(Data supplied begins)

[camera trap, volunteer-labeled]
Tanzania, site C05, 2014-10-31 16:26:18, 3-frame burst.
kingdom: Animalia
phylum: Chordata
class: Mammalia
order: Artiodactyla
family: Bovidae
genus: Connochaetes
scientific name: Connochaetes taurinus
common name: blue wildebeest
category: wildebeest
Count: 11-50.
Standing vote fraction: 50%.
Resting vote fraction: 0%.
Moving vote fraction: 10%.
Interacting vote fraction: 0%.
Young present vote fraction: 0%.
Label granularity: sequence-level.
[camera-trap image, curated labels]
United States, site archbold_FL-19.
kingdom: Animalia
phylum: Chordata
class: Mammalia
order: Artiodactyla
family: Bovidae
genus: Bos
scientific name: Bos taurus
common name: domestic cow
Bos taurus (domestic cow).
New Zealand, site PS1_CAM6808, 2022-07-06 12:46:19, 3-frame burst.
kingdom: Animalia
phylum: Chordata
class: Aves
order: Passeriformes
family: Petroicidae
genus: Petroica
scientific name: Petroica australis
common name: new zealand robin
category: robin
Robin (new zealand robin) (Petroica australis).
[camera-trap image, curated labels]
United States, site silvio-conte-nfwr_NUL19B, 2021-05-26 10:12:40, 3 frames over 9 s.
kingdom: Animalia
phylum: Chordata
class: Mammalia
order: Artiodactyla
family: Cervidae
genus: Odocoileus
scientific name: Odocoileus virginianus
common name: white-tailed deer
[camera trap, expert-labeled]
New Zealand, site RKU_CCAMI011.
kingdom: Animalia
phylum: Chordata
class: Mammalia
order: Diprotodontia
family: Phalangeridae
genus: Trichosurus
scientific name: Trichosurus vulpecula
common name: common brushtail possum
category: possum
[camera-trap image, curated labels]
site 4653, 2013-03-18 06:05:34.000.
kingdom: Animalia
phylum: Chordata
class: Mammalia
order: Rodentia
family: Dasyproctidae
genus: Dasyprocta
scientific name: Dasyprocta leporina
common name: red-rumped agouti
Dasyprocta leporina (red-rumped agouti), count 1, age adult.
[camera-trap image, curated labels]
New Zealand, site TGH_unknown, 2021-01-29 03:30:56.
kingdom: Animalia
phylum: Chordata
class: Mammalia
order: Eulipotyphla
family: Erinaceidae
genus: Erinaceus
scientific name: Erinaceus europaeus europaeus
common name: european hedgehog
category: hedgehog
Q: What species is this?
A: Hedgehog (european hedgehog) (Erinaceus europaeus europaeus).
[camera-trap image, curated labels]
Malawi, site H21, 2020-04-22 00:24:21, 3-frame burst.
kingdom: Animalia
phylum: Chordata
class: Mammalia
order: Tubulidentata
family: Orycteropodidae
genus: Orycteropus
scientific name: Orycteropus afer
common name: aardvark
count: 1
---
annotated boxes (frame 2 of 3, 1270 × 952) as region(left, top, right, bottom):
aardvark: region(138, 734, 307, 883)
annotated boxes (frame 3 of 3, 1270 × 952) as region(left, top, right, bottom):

(Data supplied ends)

Work task: Would you retype all of the lines shown above, exactly as given?

Your response:
[camera trap, volunteer-labeled]
Tanzania, site C05, 2014-10-31 16:26:18, 3-frame burst.
kingdom: Animalia
phylum: Chordata
class: Mammalia
order: Artiodactyla
family: Bovidae
genus: Connochaetes
scientific name: Connochaetes taurinus
common name: blue wildebeest
category: wildebeest
Count: 11-50.
Standing vote fraction: 50%.
Resting vote fraction: 0%.
Moving vote fraction: 10%.
Interacting vote fraction: 0%.
Young present vote fraction: 0%.
Label granularity: sequence-level.
[camera-trap image, curated labels]
United States, site archbold_FL-19.
kingdom: Animalia
phylum: Chordata
class: Mammalia
order: Artiodactyla
family: Bovidae
genus: Bos
scientific name: Bos taurus
common name: domestic cow
Bos taurus (domestic cow).
New Zealand, site PS1_CAM6808, 2022-07-06 12:46:19, 3-frame burst.
kingdom: Animalia
phylum: Chordata
class: Aves
order: Passeriformes
family: Petroicidae
genus: Petroica
scientific name: Petroica australis
common name: new zealand robin
category: robin
Robin (new zealand robin) (Petroica australis).
[camera-trap image, curated labels]
United States, site silvio-conte-nfwr_NUL19B, 2021-05-26 10:12:40, 3 frames over 9 s.
kingdom: Animalia
phylum: Chordata
class: Mammalia
order: Artiodactyla
family: Cervidae
genus: Odocoileus
scientific name: Odocoileus virginianus
common name: white-tailed deer
[camera trap, expert-labeled]
New Zealand, site RKU_CCAMI011.
kingdom: Animalia
phylum: Chordata
class: Mammalia
order: Diprotodontia
family: Phalangeridae
genus: Trichosurus
scientific name: Trichosurus vulpecula
common name: common brushtail possum
category: possum
[camera-trap image, curated labels]
site 4653, 2013-03-18 06:05:34.000.
kingdom: Animalia
phylum: Chordata
class: Mammalia
order: Rodentia
family: Dasyproctidae
genus: Dasyprocta
scientific name: Dasyprocta leporina
common name: red-rumped agouti
Dasyprocta leporina (red-rumped agouti), count 1, age adult.
[camera-trap image, curated labels]
New Zealand, site TGH_unknown, 2021-01-29 03:30:56.
kingdom: Animalia
phylum: Chordata
class: Mammalia
order: Eulipotyphla
family: Erinaceidae
genus: Erinaceus
scientific name: Erinaceus europaeus europaeus
common name: european hedgehog
category: hedgehog
Q: What species is this?
A: Hedgehog (european hedgehog) (Erinaceus europaeus europaeus).
[camera-trap image, curated labels]
Malawi, site H21, 2020-04-22 00:24:21, 3-frame burst.
kingdom: Animalia
phylum: Chordata
class: Mammalia
order: Tubulidentata
family: Orycteropodidae
genus: Orycteropus
scientific name: Orycteropus afer
common name: aardvark
count: 1
---
annotated boxes (frame 2 of 3, 1270 × 952) as region(left, top, right, bottom):
aardvark: region(138, 734, 307, 883)
annotated boxes (frame 3 of 3, 1270 × 952) as region(left, top, right, bottom):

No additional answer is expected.